Memukul Tar, Gaya Unik Kepala SDN 14 Sungai Kunyit ketika Mengarak Siswa-siswi Khatamul Qur’an

Aksi unik Kepala SDN 14 Sungai Kunyit Fathur Rahman (kacamata hitam) memukul tar saat arak-arakan Khatamul Qur'an dalam rangkaian acara kelulusan siswa-siswi kelas 6, Kamis (13/6/2024). SUARAKALBAR.CO.ID/Istimewa

Mempawah (Suara Kalbar) – Untuk pertama kalinya, SDN 14 Sungai Kunyit Kabupaten Mempawah melaksanakan khatamul Qur’an dalam rangkaian acara kelulusan siswa-siswi kelas VI Tahun Pelajaran 2023/2024.

Kegiatan ini diinisiasi oleh kepala sekolah bersama dewan guru dengan tujuan untuk menumbuhkan kecintaan pada Al-Qur’an sejak dini. Selain itu juga menjadi program sekolah dalam pengentasan baca tulis Al-Qur’an.

Hasil diskusi bersama wali kelas ditemukan tiga siswi kelas VI yang telah khatam Al-Qur’an atas bimbingan guru ngajinya.

Atas dasar itu, pihak sekolah menggelar tasyakuran khatamul qur’an yang dirangkai kelulusan kelas VI tahun Pelajaran 2023/2024.

Segala persiapan dilakukan pihak sekolah dengan mengundang orang tua kelas VI untuk rapat 1 bulan sebelum acara dilaksanakan. Setelah disepakati, maka ditentukan lah tanggal pelaksanaannya.

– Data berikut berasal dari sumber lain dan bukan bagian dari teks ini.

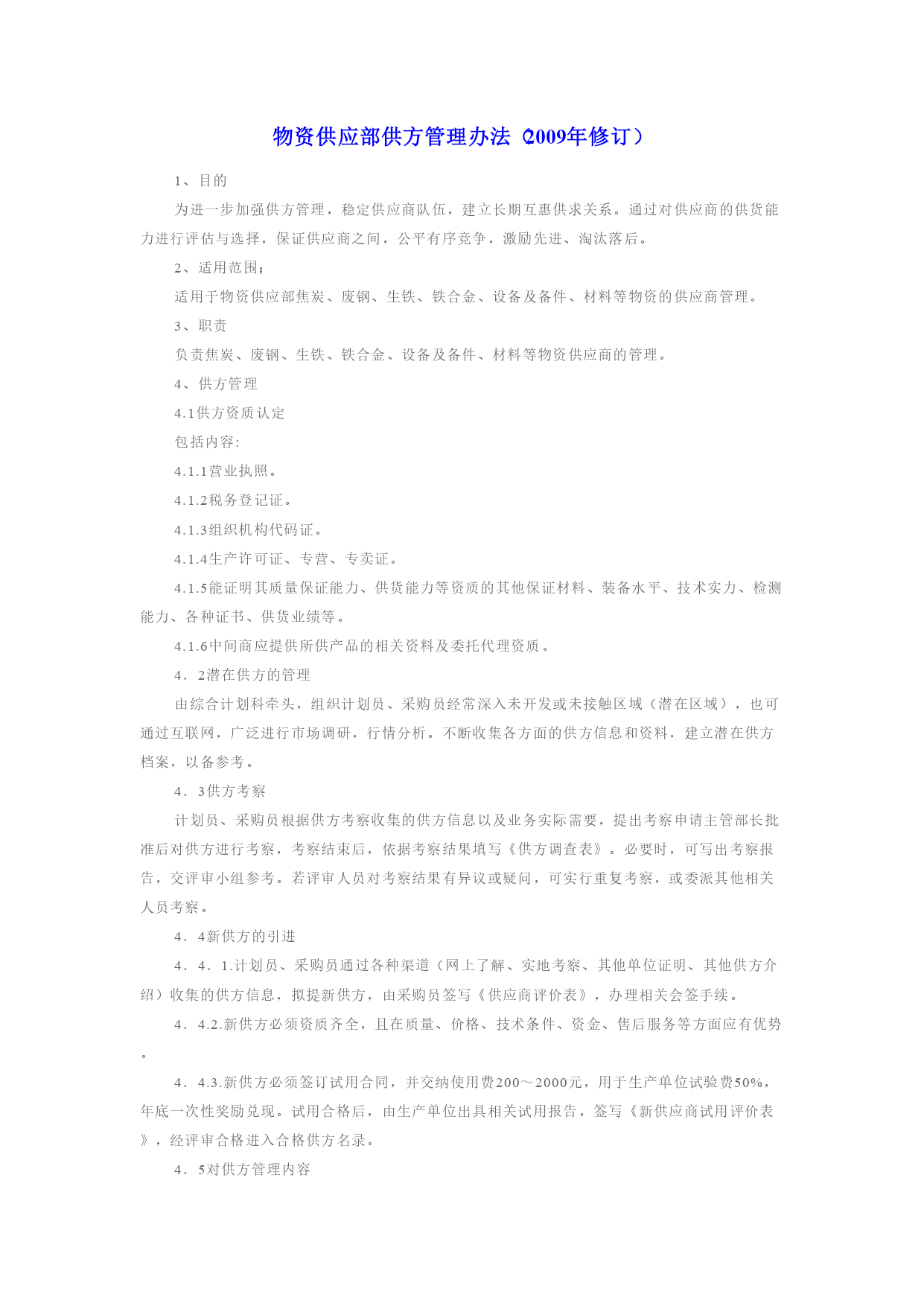 物资供应部供方管理办法（2009年修订）

1、目的

为进一步加强供方管理，稳定供应商队伍，建立长期互惠供求关系。通过对供应商的供货能力进行评估与选择，保证供应商之间，公平有序竞争，激励先进、淘汰落后。

2、适用范围；

适用于物资供应部焦炭、废钢、生铁、铁合金、设备及备件、材料等物资的供应商管理。

3、职责

负责焦炭、废钢、生铁、铁合金、设备及备件、材料等物资供应商的管理。

4、供方管理

4.1供方资质认定

包括内容:

4.1.1营业执照。

4.1.2税务登记证。

4.1.3组织机构代码证。

4.1.4生产许可证、专营、专卖证。

4.1.5能证明其质量保证能力、供货能力等资质的其他保证材料、装备水平、技术实力、检测能力、各种证书、供货业绩等。

4.1.6中间商应提供所供产品的相关资料及委托代理资质。

4．2潜在供方的管理

由综合计划科牵头，组织计划员、采购员经常深入未开发或未接触区域（潜在区域），也可通过互联网，广泛进行市场调研，行情分析。不断收集各方面的供方信息和资料，建立潜在供方档案，以备参考。

4．3供方考察

计划员、采购员根据供方考察收集的供方信息以及业务实际需要，提出考察申请主管部长批准后对供方进行考察，考察结束后，依据考察结果填写《供方调查表》。必要时，可写出考察报告，交评审小组参考。若评审人员对考察结果有异议或疑问，可实行重复考察，或委派其他相关人员考察。

4．4新供方的引进

4．4．1.计划员、采购员通过各种渠道（网上了解、实地考察、其他单位证明、其他供方介绍）收集的供方信息，拟提新供方，由采购员签写《供应商评价表》，办理相关会签手续。

4．4.2.新供方必须资质齐全，且在质量、价格、技术条件、资金、售后服务等方面应有优势。

4．4.3.新供方必须签订试用合同，并交纳使用费200～2000元，用于生产单位试验费50%，年底一次性奖励兑现。试用合格后，由生产单位出具相关试用报告，签写《新供应商试用评价表》，经评审合格进入合格供方名录。

4．5对供方管理内容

Pada Kamis 13 Juni 2024 kegiatan pun digelar. Diawali dengan arak-arakan siswi yang khataman dengan arak-arakan Bunge Manggar serta Pokok Telok, siswi khataman bersama orangtua dan guru ngaji diiringi musik tar.

Selanjutnya di barisan belakang diikuti tampak siswa kelas VI, orangtua dan beberapa guru.

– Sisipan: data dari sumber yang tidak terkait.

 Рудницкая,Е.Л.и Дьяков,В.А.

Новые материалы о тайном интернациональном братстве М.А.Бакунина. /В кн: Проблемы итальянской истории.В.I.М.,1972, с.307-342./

Setidaknya, kurang lebih 800 meter jarak arak-arakan itu dilakukan dari rumah guru menuju sekolah.

Dan ada satu hal yang menarik dalam prosesi arak-arakan ini. Yakni pemain musik tar itu satu diantaranya adalah sang Kepala SDN 14 Sungai Kunyit, Fathur Rahman.

Saat prosesi arak-arakan, tidak sedikit warga terkejut saat menyaksikan aksi kepala sekolah memukul tar. Tak ayal, Fathur Rahman sontak menarik perhatian.

“Ada satu kebahagiaan yang tidak dapat diungkapkan saat bisa langsung mengarak mereka dalam acara khataman Al-Qur’an,” ujar Fathur Rahman kepada SUARAKALBAR.CO.ID usai kegiatan.

Menurut dia, para peserta didik adalah generasi penerus bangsa yang harus diapresiasi. Terlebih mereka telah mengkhatamkan Al-Qur’an sejak dini.

Untuk itulah, lanjut Fathur Rahman, pihak sekolah menggagas kegiatan ini sebagai bentuk penghargaan terhadap prestasi mereka.

“Selain itu juga untuk menumbuhkan motivasi bagi adik-adik kelas mereka agar mencintai Al-Qur’an dan terus membacanya hingga mampu meng-khatamkan-nya, dan kalau bisa sebelum kelas VI sudah khatam Al-Qur’an,” paparnya.

Ungkapan penasaran juga datang dari beberapa guru, siswa dan orangtua yang hadir. Mereka tidak menyangka bahwa kepala sekolahnya bisa bermain musik tar.

“Kami kaget ternyata kepala sekolah kami bisa memainkan tar,” ungkap salah satu guru merasa tidak percaya.

Diketahui, Fathur Rahman dalam kesehariannya merupakan pemusik Orkes Melayu terkenal di Kabupaten Mempawah, yakni Medang Serai.

Orkes Melayu Medang Serai selain mengisi acara resepsi, juga biasa mengisi acara di kantor atau acara hiburan rakyat, dan acara-acara besar seperti Robo’-Robo’.

Selain itu, Fathur Rahman turut tergabung dalam Sanggar Pinang Sekayu dan lama berkecimpung dalam bidang kebudayaan, khususnya budaya seni musik dan tari Melayu.